--- Begin SOURCE TEXT ---

[Edinburgh-pm] Dumb regex question

Fri Jun 15 09:50:23 PDT 2012

On Fri, Jun 15, 2012 at 05:43:28PM +0100, Miles Gould wrote:
> On 15/06/12 17:18, Chris Yocum wrote:
> >my @words = ("díne", "láechreraig", "caínConchobor");
> >
> >foreach my $word (@words) {
> >         if($word =~ m/\p{IsLower}(?=\p{IsUpper})/) {
> >                  print "$word\n";
> >         }
> >}
> 
> First off, the lookahead assertion isn't doing anything, so let's
> simplify the regex.
> 
> 
> #!/usr/bin/perl
> 
> use strict;
> use warnings;
> 
> my @words = ("díne", "láechreraig", "caínConchobor");
> 
> foreach my $word (@words) {
>         if($word =~ m/\p{IsLower}\p{IsUpper}/) {
>                  print "$word\n";
>         }
> }
> 
> díne
> láechreraig
> caínConchobor
> 

That's the regex I originally started with.  After some Google'ing, I
thought that the one I sent was the one I needed.

--- End SOURCE TEXT ---
--- Begin RAW DATA ---

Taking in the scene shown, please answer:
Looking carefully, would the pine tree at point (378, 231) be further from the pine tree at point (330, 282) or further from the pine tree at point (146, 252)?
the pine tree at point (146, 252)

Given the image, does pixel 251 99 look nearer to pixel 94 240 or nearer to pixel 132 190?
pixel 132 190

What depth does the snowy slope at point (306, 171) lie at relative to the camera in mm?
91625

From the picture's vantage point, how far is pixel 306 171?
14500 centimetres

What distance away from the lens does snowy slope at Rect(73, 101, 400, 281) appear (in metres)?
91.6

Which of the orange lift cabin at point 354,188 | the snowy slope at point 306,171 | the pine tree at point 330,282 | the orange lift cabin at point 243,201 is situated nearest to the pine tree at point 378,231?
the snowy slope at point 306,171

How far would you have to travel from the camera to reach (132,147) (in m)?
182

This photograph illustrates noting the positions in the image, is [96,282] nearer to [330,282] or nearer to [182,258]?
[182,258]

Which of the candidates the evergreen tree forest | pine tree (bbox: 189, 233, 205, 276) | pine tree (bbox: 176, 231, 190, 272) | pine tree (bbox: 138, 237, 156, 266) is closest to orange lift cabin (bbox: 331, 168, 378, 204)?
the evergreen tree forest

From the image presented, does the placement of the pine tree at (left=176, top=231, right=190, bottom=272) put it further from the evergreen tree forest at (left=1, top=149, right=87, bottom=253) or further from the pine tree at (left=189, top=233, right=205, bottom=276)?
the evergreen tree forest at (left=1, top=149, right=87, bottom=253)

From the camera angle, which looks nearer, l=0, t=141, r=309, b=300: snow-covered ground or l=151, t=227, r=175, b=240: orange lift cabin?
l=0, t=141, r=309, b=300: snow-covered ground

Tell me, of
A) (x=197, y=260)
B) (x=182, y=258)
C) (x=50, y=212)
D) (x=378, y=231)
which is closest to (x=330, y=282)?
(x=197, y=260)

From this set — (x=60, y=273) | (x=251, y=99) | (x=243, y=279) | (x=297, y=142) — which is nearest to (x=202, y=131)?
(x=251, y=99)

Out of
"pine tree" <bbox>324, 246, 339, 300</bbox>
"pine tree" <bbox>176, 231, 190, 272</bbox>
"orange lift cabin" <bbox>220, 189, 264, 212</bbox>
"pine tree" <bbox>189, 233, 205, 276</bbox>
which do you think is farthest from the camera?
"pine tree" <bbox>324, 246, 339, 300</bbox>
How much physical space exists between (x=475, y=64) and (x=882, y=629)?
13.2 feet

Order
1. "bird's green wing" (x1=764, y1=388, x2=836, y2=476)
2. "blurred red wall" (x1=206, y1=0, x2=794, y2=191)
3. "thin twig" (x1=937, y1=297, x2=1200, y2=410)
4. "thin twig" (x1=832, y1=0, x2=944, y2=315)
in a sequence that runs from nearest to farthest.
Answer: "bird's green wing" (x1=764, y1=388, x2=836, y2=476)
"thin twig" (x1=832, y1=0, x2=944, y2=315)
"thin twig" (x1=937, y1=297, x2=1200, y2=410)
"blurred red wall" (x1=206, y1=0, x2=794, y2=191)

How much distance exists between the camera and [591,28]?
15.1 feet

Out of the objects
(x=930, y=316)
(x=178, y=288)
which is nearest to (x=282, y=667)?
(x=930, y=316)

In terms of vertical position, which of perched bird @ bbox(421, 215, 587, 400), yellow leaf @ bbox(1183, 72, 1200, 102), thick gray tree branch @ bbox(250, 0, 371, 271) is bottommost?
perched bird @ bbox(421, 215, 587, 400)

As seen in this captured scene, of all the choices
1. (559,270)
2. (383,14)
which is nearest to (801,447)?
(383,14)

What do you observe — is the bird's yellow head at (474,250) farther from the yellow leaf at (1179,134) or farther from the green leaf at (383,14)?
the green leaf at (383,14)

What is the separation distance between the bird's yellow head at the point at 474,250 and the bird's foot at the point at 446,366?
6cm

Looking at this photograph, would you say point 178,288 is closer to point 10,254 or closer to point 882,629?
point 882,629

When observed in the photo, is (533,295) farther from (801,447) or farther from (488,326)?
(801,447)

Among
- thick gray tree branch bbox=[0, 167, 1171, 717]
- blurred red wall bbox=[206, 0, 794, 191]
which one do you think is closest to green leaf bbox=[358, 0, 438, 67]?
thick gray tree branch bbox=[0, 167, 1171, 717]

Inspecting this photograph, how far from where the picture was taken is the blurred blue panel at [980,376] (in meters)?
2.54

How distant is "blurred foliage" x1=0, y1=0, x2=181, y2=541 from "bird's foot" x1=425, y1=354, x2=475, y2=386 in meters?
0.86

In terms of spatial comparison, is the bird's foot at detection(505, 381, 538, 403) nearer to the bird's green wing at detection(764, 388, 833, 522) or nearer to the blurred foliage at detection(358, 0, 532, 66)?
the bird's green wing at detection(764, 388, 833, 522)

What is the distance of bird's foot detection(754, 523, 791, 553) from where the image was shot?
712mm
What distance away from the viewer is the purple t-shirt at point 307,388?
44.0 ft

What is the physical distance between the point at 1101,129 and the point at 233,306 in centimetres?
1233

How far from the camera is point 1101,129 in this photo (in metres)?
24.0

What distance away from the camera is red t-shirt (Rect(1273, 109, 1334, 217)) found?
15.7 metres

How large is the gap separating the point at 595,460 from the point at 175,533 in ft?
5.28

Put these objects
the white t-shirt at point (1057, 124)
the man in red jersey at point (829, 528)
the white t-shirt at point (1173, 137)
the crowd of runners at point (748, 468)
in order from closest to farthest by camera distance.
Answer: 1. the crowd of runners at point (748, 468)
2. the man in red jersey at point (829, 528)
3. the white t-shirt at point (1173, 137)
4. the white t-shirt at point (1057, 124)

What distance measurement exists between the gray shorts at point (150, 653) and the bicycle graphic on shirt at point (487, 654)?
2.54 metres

--- End RAW DATA ---
--- Begin RAW DATA ---

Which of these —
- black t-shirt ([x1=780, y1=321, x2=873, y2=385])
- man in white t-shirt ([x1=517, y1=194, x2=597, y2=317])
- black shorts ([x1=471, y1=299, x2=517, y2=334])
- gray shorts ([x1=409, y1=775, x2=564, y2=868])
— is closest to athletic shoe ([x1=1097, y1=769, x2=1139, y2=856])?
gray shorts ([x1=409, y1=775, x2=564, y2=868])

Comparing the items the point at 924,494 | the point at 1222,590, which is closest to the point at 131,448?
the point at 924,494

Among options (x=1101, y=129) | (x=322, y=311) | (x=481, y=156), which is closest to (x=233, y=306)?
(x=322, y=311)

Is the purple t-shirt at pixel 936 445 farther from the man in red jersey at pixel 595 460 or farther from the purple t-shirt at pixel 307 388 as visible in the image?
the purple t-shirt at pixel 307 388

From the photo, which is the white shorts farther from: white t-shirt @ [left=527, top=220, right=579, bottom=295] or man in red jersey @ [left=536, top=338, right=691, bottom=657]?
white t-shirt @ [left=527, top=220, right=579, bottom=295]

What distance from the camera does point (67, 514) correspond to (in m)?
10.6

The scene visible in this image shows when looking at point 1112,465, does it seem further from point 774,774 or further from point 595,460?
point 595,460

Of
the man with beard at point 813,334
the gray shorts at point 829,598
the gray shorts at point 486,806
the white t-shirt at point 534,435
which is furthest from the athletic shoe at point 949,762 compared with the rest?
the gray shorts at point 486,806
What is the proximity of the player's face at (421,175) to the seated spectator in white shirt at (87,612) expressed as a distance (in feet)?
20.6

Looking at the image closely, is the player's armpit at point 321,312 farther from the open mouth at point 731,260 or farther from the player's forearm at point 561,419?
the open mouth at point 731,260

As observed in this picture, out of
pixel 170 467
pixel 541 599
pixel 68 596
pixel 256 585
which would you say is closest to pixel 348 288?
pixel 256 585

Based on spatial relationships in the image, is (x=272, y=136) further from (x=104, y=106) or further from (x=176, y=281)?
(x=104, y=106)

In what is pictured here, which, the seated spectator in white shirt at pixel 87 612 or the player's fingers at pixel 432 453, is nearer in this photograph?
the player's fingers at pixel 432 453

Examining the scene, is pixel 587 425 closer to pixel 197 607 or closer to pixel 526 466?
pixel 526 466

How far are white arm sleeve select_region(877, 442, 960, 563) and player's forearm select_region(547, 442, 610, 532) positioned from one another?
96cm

--- End RAW DATA ---
--- Begin RAW DATA ---

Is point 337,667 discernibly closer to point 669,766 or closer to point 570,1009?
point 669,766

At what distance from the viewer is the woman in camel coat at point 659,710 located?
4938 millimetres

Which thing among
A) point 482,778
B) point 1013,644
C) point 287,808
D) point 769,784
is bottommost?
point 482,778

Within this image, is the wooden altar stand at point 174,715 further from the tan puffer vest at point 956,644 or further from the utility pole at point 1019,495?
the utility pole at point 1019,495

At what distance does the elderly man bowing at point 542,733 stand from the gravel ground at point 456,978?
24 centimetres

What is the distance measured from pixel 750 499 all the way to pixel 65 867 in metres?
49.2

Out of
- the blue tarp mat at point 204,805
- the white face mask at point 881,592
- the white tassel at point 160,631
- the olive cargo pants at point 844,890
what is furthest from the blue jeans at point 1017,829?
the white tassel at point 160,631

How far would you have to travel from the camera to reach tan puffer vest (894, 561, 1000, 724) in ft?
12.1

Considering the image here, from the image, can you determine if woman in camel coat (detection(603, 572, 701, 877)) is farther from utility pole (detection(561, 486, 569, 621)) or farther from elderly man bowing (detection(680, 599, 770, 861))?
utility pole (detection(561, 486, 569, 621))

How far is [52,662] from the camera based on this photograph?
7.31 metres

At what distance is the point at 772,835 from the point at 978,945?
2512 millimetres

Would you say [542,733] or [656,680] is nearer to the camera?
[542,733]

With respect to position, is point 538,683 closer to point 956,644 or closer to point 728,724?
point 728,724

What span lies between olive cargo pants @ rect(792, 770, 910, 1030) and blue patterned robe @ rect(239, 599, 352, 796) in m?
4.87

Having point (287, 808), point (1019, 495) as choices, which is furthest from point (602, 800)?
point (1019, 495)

--- End RAW DATA ---

◆ WHAT IS ASKED:
A) List each word stored in the @words array in the regex thread.
B) Write out the regex thread from "Fri Jun 15 09:50:23" to "simplify the regex.", swapping "simplify" for "shorten".

◆ SOLUTIONS:
A)
díne
láechreraig
caínConchobor

B)
Fri Jun 15 09:50:23 PDT 2012

On Fri, Jun 15, 2012 at 05:43:28PM +0100, Miles Gould wrote:
> On 15/06/12 17:18, Chris Yocum wrote:
> >my @words = ("díne", "láechreraig", "caínConchobor");
> >
> >foreach my $word (@words) {
> >         if($word =~ m/\p{IsLower}(?=\p{IsUpper})/) {
> >                  print "$word\n";
> >         }
> >}
> 
> First off, the lookahead assertion isn't doing anything, so let's
> shorten the regex.